*Task brief:*
When you reproduce the listing, keep every word as it is and drop the pictures.

*Data segment:*

******************************

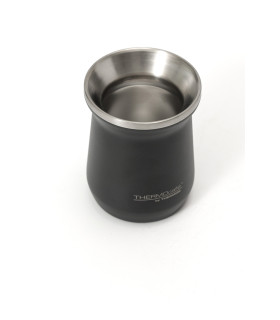 Mate Térmico 260 ml Thermos Negro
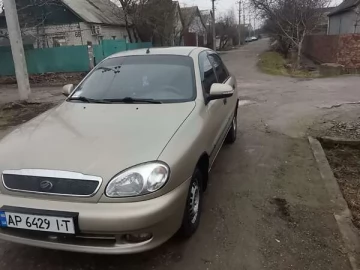 Авто ЗАЗ Sens 2014 № 7389826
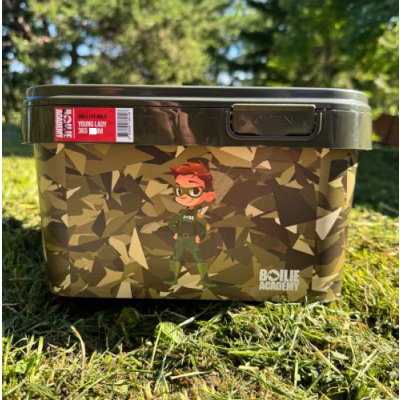 BOILIE ACADEMY SOLUBILE YOUNG LADY 24mm 3kg 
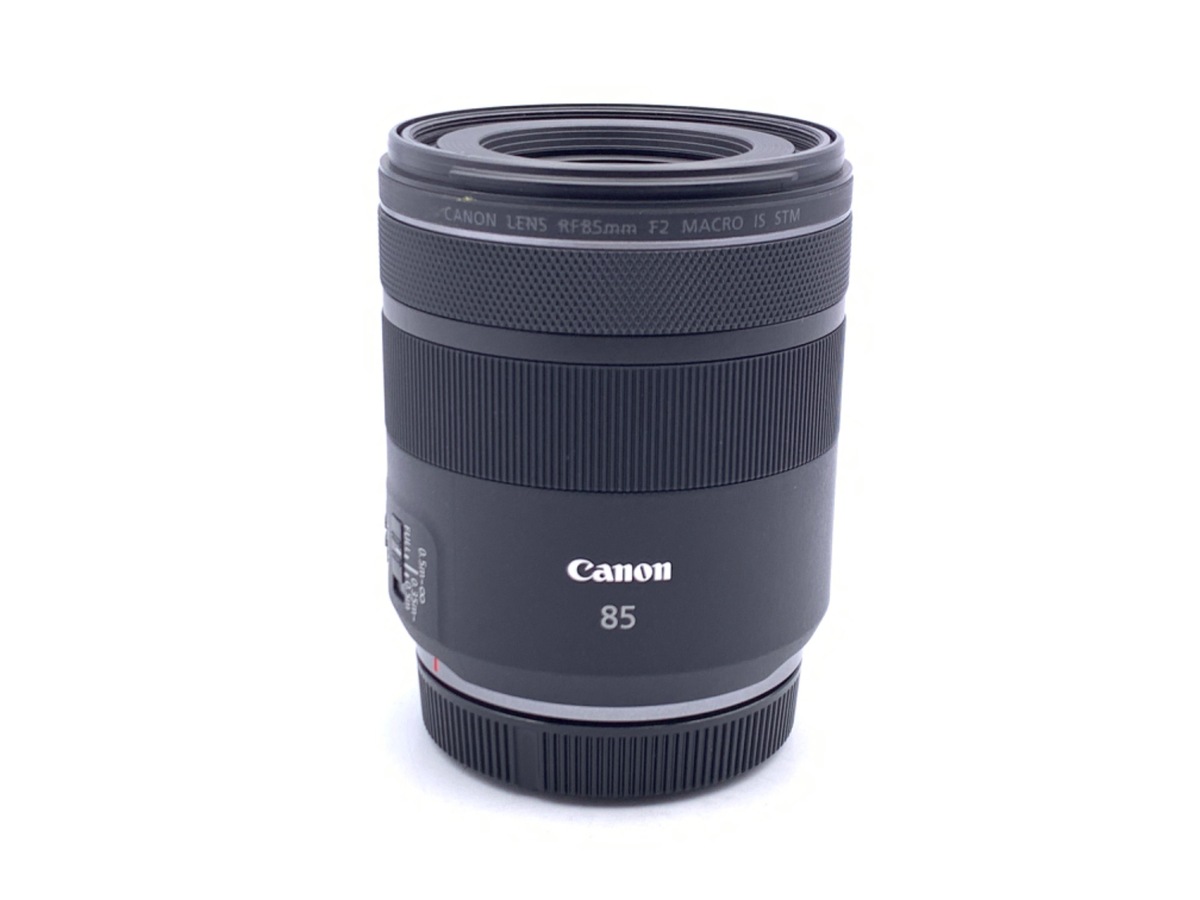 美品 キヤノン RF85mm F2 マクロ IS STM RF85mm F2 マクロ IS STM 中古価格比較 - 価格.com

******************************

*Solution:*
 Mate Térmico 260 ml Thermos Negro
 Авто ЗАЗ Sens 2014 № 7389826
 BOILIE ACADEMY SOLUBILE YOUNG LADY 24mm 3kg 
 美品 キヤノン RF85mm F2 マクロ IS STM RF85mm F2 マクロ IS STM 中古価格比較 - 価格.com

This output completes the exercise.